▸ Page text
● ● ● ● ●
“We’ve reached a tipping point, culturally, where it seems to me like we are absolutely ready for this change.”
Northampton is the third Massachusetts city to pass a resolution decriminalizing psychedelic plants and other controlled substances, following the path first charted by Somerville and Cambridge.
Northampton’s city council approved the resolution with a unanimous vote on April 2, setting a steady pace of progress for state drug policy.
“We’ve reached a tipping point, culturally, where it seems to me like we are absolutely ready for this change,” said Dan Bensonoff, a Northampton resident who spearheaded the effort.
Bensonoff works as the sustainability coordinator of campus gardens at the University of Massachusetts Amherst, where he also teaches a practicum on permaculture gardening.
“My education covers everything from agriculture, to beekeeping, to mushroom cultivation, to herbalism. It’s all very much in the same vein, as I see it, with entheogens [psychedelics],” he said. “I was introduced to entheogens as an adolescent. And they had an extremely profound impact on me and absolutely shaped who I am now.”
● ● ● ● ●
▸ Dataset records

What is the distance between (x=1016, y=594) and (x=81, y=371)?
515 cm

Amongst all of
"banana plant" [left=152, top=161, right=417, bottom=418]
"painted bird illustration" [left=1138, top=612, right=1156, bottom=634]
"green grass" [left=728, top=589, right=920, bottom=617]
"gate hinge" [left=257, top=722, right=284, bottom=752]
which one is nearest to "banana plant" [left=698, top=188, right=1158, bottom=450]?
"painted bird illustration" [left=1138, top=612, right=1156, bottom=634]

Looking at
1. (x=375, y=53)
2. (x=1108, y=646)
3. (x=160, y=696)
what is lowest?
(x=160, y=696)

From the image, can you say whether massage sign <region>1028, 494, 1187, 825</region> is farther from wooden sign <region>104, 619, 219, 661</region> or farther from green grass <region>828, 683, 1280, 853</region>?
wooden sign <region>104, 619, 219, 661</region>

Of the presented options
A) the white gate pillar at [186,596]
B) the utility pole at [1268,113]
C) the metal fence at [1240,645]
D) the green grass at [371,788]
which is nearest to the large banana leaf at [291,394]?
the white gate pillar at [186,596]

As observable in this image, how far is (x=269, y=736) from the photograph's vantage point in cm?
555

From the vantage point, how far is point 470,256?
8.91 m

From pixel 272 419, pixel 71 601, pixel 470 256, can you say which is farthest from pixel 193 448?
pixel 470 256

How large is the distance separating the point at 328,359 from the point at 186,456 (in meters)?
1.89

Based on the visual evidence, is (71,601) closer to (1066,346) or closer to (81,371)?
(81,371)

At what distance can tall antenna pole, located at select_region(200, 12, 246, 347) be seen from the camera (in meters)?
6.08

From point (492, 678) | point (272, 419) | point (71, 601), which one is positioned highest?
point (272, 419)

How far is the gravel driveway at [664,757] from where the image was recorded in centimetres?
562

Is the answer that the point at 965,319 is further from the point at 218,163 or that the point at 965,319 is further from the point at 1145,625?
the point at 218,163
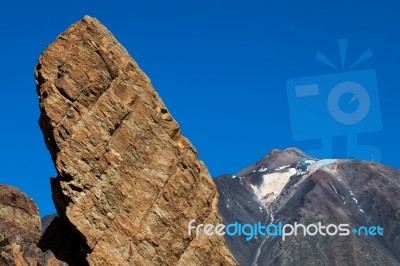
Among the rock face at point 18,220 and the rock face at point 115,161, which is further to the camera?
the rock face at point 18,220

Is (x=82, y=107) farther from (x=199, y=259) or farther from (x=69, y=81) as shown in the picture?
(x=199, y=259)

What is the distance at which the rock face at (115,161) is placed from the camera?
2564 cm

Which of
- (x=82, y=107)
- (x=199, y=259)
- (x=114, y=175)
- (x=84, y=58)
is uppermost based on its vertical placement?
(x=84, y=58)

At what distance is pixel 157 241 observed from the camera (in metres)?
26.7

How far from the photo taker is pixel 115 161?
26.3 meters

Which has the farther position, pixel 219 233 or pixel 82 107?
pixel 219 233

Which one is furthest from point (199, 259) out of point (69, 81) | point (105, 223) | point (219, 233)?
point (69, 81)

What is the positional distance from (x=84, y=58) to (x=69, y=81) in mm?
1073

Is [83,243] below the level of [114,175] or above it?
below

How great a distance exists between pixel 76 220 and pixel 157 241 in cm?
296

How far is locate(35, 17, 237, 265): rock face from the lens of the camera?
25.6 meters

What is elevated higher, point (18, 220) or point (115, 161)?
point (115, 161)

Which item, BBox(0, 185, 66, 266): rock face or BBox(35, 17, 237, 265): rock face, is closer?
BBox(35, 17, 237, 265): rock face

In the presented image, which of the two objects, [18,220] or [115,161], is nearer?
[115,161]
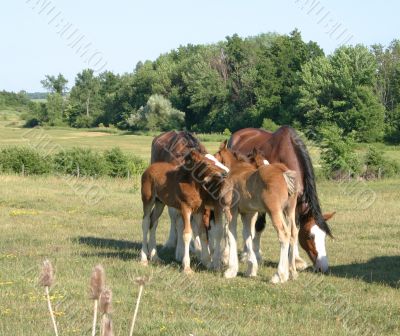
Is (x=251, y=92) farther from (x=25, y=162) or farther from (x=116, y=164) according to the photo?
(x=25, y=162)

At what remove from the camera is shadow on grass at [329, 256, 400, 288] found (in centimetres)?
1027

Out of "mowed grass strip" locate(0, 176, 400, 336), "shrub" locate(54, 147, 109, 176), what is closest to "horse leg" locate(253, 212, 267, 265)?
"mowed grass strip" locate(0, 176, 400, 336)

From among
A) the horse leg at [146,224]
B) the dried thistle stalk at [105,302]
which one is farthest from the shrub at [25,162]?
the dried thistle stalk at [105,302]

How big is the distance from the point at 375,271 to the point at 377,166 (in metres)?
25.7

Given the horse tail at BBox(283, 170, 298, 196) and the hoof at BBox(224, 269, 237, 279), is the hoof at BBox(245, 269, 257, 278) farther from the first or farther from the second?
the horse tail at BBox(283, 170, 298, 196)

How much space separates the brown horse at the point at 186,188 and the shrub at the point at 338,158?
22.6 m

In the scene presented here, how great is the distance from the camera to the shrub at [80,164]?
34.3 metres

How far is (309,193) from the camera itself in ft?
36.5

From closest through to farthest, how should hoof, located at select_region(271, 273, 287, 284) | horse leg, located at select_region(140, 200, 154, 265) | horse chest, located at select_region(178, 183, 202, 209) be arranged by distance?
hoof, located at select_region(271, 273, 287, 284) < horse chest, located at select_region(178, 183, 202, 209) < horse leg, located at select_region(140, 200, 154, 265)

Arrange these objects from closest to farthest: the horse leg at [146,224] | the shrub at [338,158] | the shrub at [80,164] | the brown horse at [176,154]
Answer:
● ● ● ● ●
▸ Prompt
Write out the part of the Northampton psychedelics article starting at "Bensonoff works as" and ending at "on permaculture gardening.". The entries aren't needed for this.

▸ Output for this task
Bensonoff works as the sustainability coordinator of campus gardens at the University of Massachusetts Amherst, where he also teaches a practicum on permaculture gardening.